The NY Times obit concludes with an account of some of his actions at the Park Avenue Synagogue (Conservative NYC):
In July 1961, when his synagogue first called a woman to the Torah, Rabbi Nadich told The New York Times that the decision was not a contravention of Halakhah, traditional Jewish law. There is evidence, he said, that it had been practiced hundreds of years earlier.See the Jewish Standard obit.
In a 1960 sermon protesting segregation, Rabbi Nadich said: “Freedom is colorblind, and the yearning for it is God-implanted within the breast of every human being. To help those who seek it and who have the right to it is our sacred obligation.”

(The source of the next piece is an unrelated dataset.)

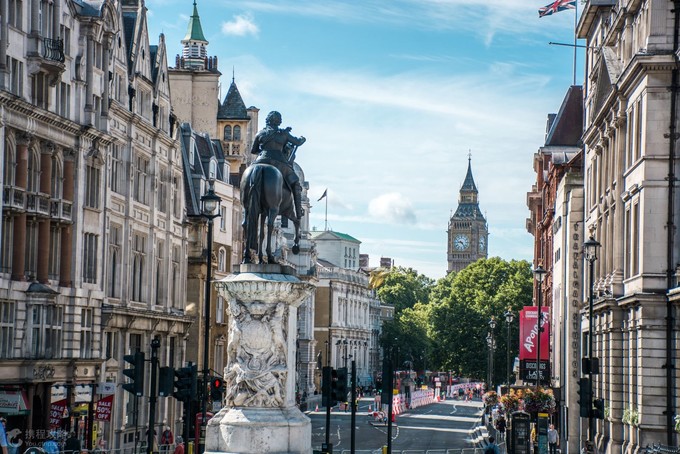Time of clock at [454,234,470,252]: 9:23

Interesting background, Nadich was a Yeshiva University product:
Nadich was born in Baltimore, MD. on May 12, 1912. He was the son of a Jewish socialist and member of the Workmen's Circle. At the age of 14 he was awarded a scholarship to study at the Yeshiva high school in New York City. After graduating, Nadich attended a number of universities: Yeshiva College, during the day, City College of New York, in the evenings, and The John's Hopkins University, during the summers. Upon the completion of his undergraduate studies he enrolled in the Rabbinical school of the Jewish Theological Seminary of America and a master's program in history at Columbia University, where he studied with the renown Jewish historian, Salo Baron. In 1936 Nadich received both his rabbinical ordination and his masters degree. He later received a doctorate in Hebrew Literature at the Jewish Theological Seminary.